Lisa Kairos

Instagram: lkairos

Website: http://www.lisakairos.com

Statement: Lisa Kairos makes dynamic abstract landscapes to get lost in; her work is inspired by the intersection of environment, perception, beauty, and technology. A California native, Lisa received her degree in fine art with an emphasis in painting at UC Santa Cruz in 1990. She has exhibited in group and solo shows and at art fairs throughout the United States. Her work is held in many private and corporate collections and she has completed numerous commissions for public and private spaces. She currently lives and works in San Francisco. My abstract paintings explore themes of change and transformation through the subject of landscape. I approach making my work the same way I explore a place: over time, in layers, with shifting perspectives. Layers of ink and paint mimic the geological formations revealed by satellite maps and colors drawn from the earth and sky converge and surprise. These paintings often pivot around visual interruptions, where crisp divisions in the picture plane suggest shifts in perspective and time . Sometimes areas of a painting are cut away entirely, marking the ephermeral nature of our environments. Atmospheric passages mingle with cartographical and technological references, resulting in a complex visual matrix, sometimes quiet and subtle, other times bursting with energy, like the landscape itself.

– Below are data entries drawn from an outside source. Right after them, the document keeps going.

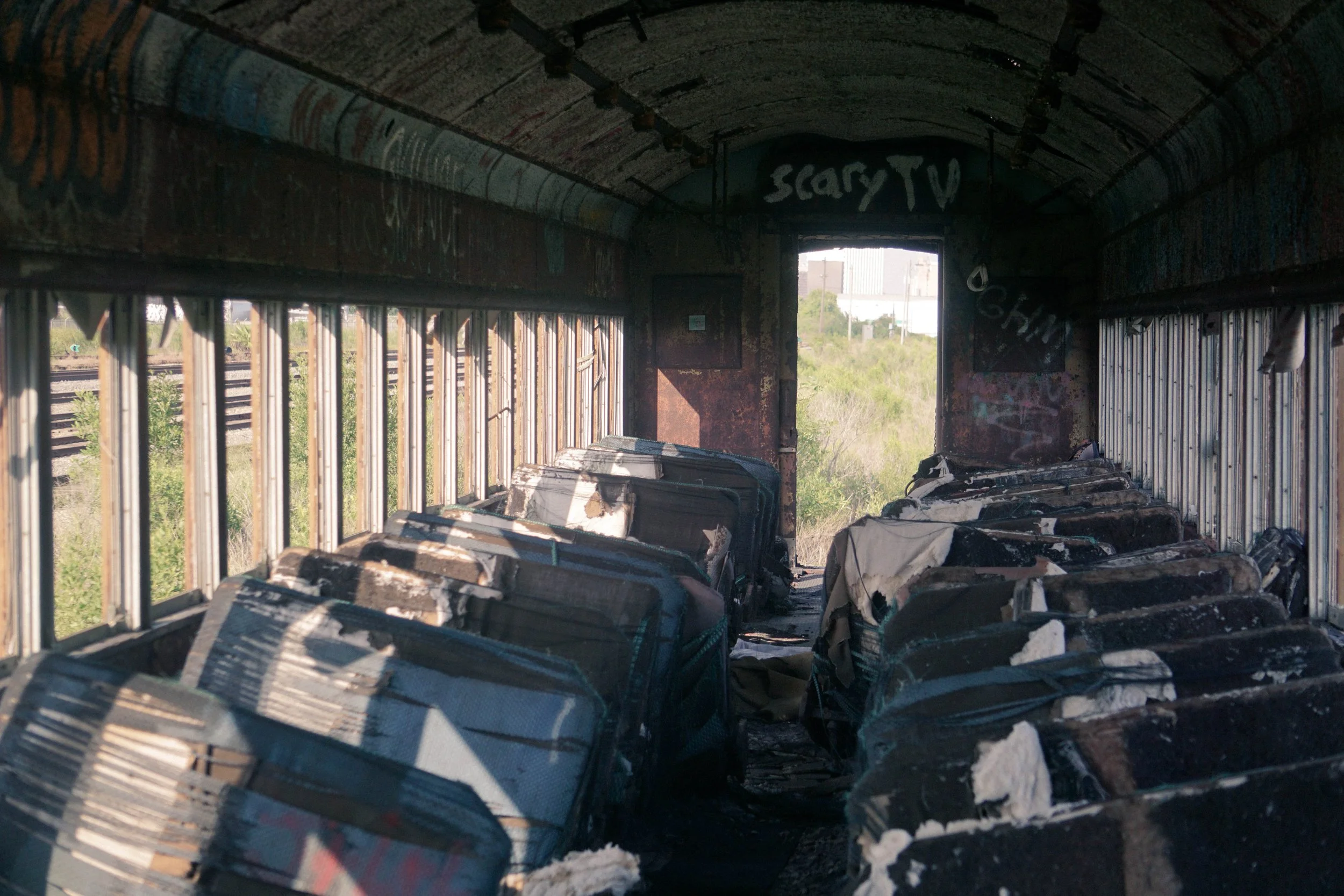 Inside an abandoned bus, with burnt seats and graffiti on the walls and ceiling, overlooking a landscape with grass and buildings outside.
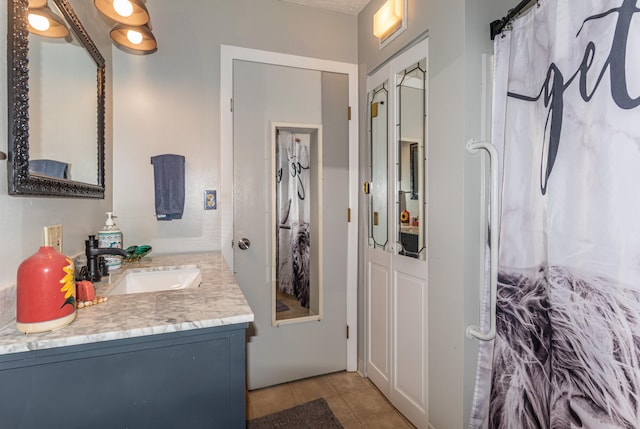 186 Mountain View Ave, Madawaska, ME 04756 - bathroom with vanity and tile patterned floors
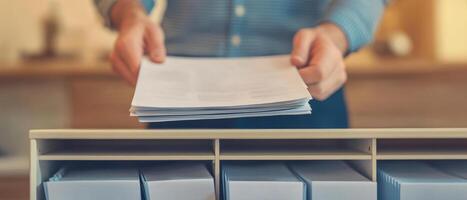 Organizing important documents, homeowner places insurance papers into file photo
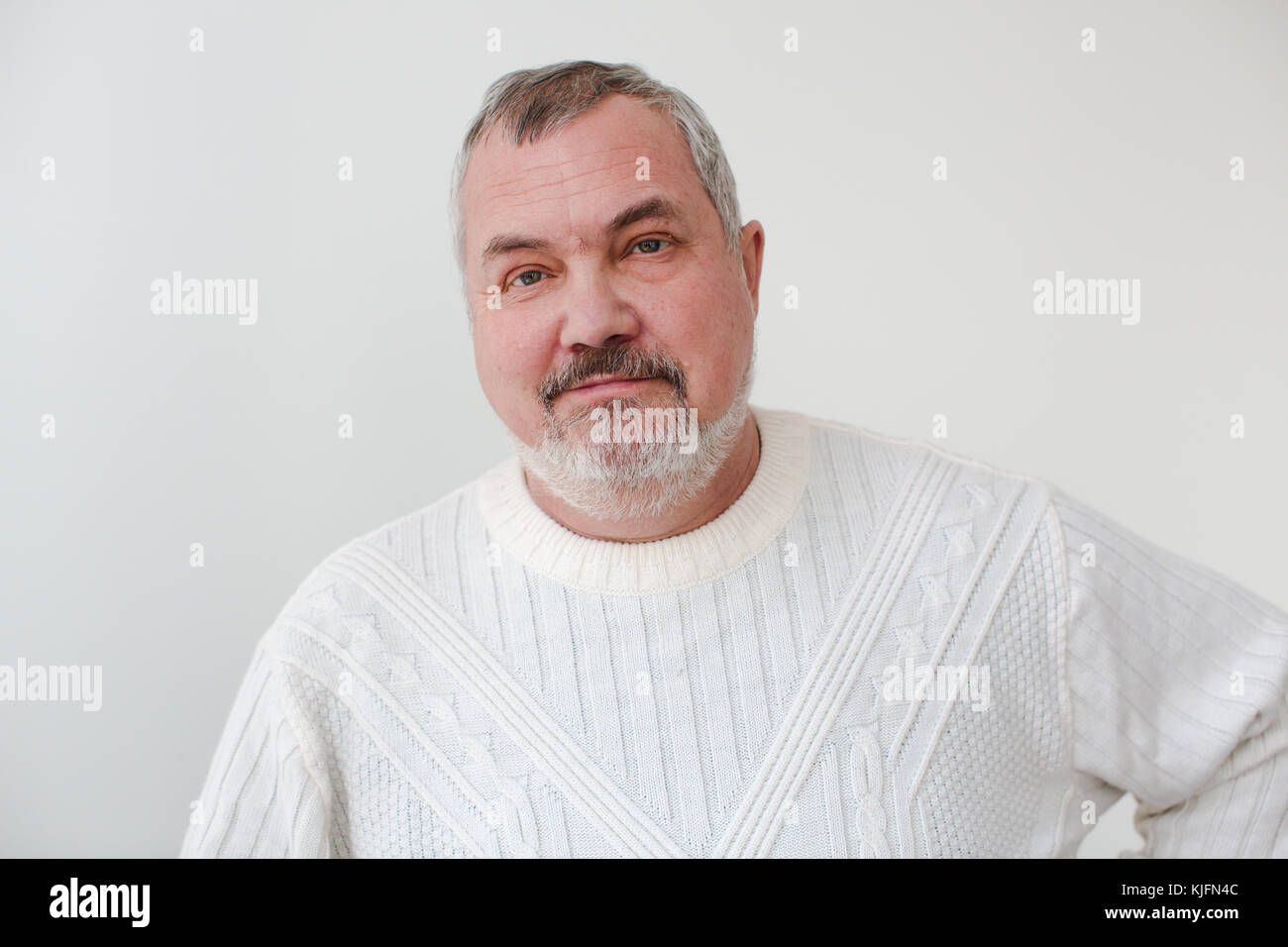 Middle aged bearded man looking at camera smiling Stock Photo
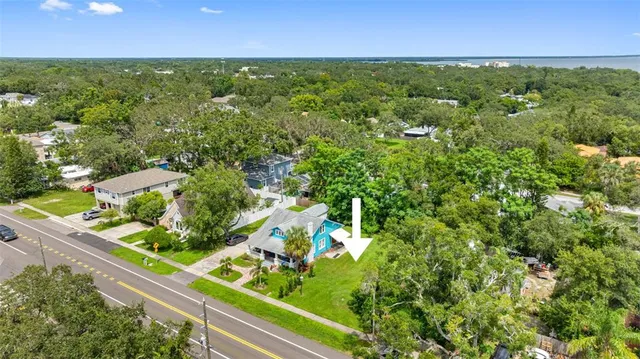 an aerial view of residential houses with outdoor space and trees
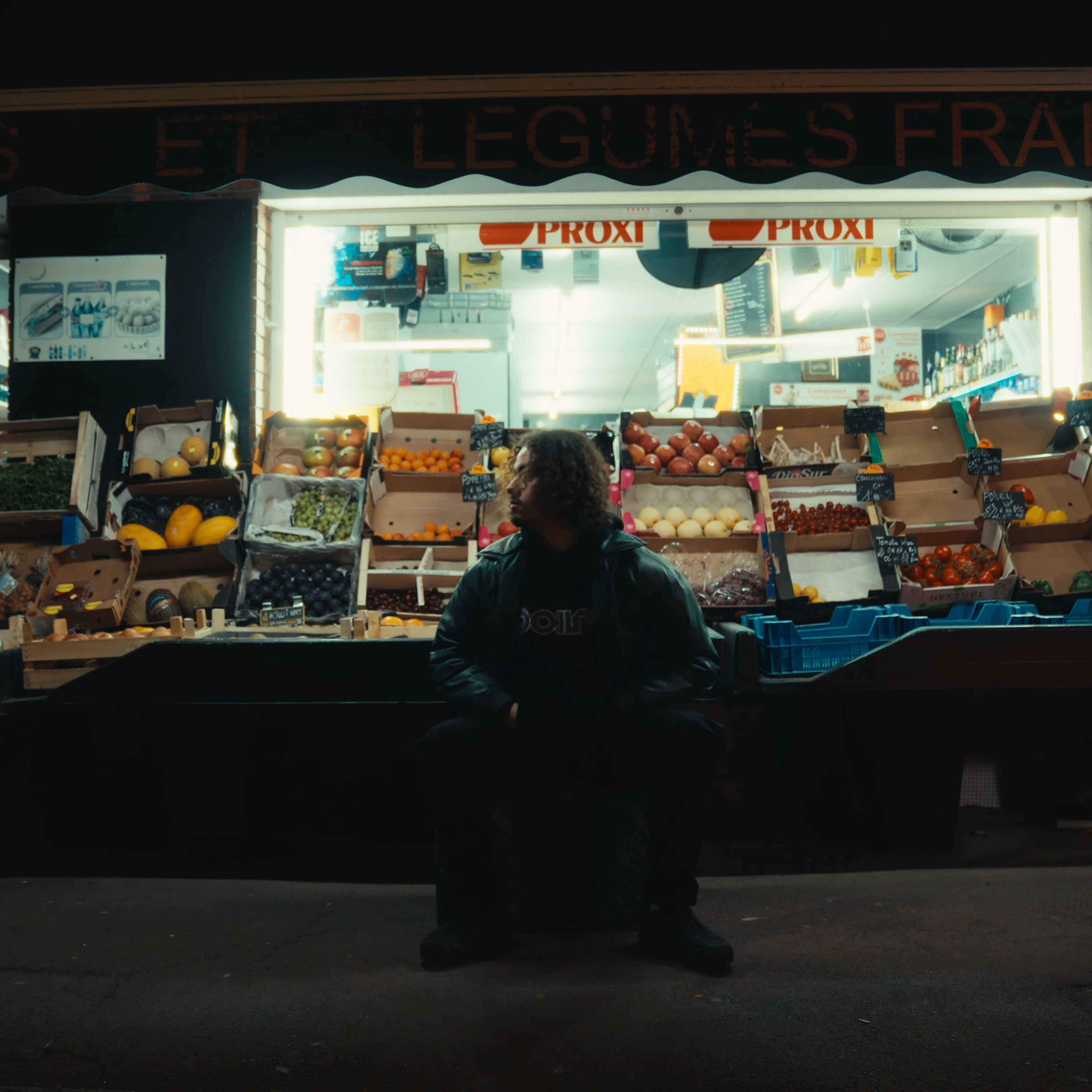L'artiste est assis devant une épicerie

The places that inspire my paintings become a lens through which I make sense of the world and time that we are living in. I am particularly attracted to landscapes that have endured human interventions and dramatic changes over time, usually the remainders and margins of urban space or remote locations that have been shaped by extraction, use, infrastructure, and sometimes restoration. Other times I focus on physical and ephemeral dynamics in the landscape, such as geological formations, fire, water systems, and weather events. I am drawn to areas where one type of space transitions to another: earth to sky, shadow to light, burn pile to ash, tidal marsh to open water. I look for a resonance of opposites, a moment of slippage and surprise, a glitch of unexpected beauty; where one thing becomes another, I find a metaphor for personal transformation.